● TASK BRIEF
Pictures aside, repeat every entry exactly.

___

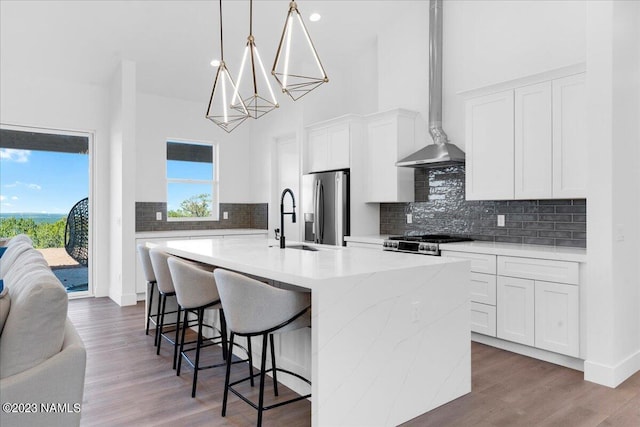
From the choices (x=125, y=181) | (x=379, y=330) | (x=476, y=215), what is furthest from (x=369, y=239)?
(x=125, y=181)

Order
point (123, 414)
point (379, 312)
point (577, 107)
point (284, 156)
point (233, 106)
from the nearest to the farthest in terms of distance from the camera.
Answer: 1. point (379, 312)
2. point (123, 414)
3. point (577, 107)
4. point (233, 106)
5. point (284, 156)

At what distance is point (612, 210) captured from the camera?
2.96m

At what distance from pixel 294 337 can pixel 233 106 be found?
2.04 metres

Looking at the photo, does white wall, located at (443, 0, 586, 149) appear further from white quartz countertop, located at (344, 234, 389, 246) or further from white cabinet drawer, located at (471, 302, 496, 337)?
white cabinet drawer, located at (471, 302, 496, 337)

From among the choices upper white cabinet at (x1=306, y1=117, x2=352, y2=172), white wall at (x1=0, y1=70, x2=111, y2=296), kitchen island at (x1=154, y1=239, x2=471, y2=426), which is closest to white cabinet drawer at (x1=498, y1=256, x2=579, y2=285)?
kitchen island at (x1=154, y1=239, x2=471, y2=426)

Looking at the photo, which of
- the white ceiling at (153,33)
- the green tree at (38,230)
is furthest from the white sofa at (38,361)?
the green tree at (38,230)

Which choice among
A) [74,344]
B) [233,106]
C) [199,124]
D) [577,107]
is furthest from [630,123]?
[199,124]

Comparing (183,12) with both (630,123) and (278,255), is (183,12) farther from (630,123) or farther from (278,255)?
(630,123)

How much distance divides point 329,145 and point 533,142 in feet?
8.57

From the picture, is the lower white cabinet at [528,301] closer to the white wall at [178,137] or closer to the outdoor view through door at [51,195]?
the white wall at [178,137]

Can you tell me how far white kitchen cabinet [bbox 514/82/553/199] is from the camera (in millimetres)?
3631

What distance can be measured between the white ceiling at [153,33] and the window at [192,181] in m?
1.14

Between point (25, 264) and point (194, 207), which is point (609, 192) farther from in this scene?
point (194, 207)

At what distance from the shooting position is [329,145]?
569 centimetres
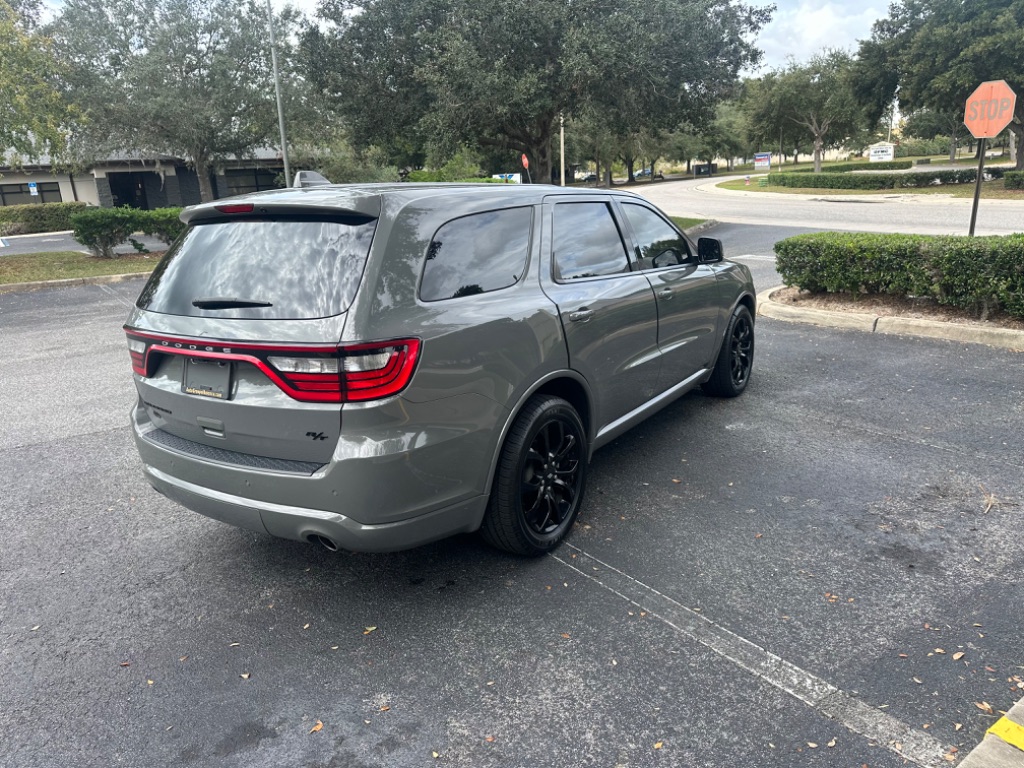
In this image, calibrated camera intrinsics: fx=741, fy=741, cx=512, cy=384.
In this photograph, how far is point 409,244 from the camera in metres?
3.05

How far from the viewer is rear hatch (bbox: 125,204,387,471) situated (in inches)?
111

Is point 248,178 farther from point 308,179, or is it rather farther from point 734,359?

___

● ANSWER FOR THE TASK
From the choices (x=125, y=181) | (x=379, y=330) | (x=476, y=215), what is furthest from (x=369, y=239)?
(x=125, y=181)

Order
point (123, 414)
point (379, 312)
point (577, 107)
point (284, 156)
point (233, 106)
from the nearest to the farthest in terms of distance from the camera.
Answer: 1. point (379, 312)
2. point (123, 414)
3. point (577, 107)
4. point (233, 106)
5. point (284, 156)

At what distance is point (612, 210) captured from the camera?
2.96m

At what distance from pixel 294 337 can pixel 233 106 be found?
2.04 metres

Looking at the photo, does white wall, located at (443, 0, 586, 149) appear further from white quartz countertop, located at (344, 234, 389, 246) or further from white cabinet drawer, located at (471, 302, 496, 337)?
white cabinet drawer, located at (471, 302, 496, 337)

From among the choices upper white cabinet at (x1=306, y1=117, x2=352, y2=172), white wall at (x1=0, y1=70, x2=111, y2=296), kitchen island at (x1=154, y1=239, x2=471, y2=426), which is closest to white cabinet drawer at (x1=498, y1=256, x2=579, y2=285)?
kitchen island at (x1=154, y1=239, x2=471, y2=426)

Looking at the photo, which of
- the white ceiling at (153,33)
- the green tree at (38,230)
is furthest from the white sofa at (38,361)?
the green tree at (38,230)

Which choice among
A) [74,344]
B) [233,106]
C) [199,124]
D) [577,107]
is furthest from [630,123]?
[199,124]

Comparing (183,12) with both (630,123) and (278,255), is (183,12) farther from (630,123) or farther from (278,255)?
(630,123)

How much distance divides point 329,145 and point 533,142 in feet?
8.57

From the picture, is the lower white cabinet at [528,301] closer to the white wall at [178,137] or closer to the outdoor view through door at [51,195]?
the white wall at [178,137]

Can you tell me how far white kitchen cabinet [bbox 514/82/553/199] is from the camera (in millimetres)?
3631

What distance can be measured between the white ceiling at [153,33] and the window at [192,181] in m?
1.14

Between point (25, 264) and point (194, 207), which is point (609, 192) farther from in this scene?
point (194, 207)

At what distance from the shooting position is [329,145]?
569 centimetres
In this image, calibrated camera intrinsics: fx=741, fy=741, cx=512, cy=384.
In this photograph, how far is point 409,244 from the camera in metres?
3.05

How far from the viewer is rear hatch (bbox: 125,204,387,471) situated (in inches)?
111

Is point 248,178 farther from point 308,179, or is it rather farther from point 734,359?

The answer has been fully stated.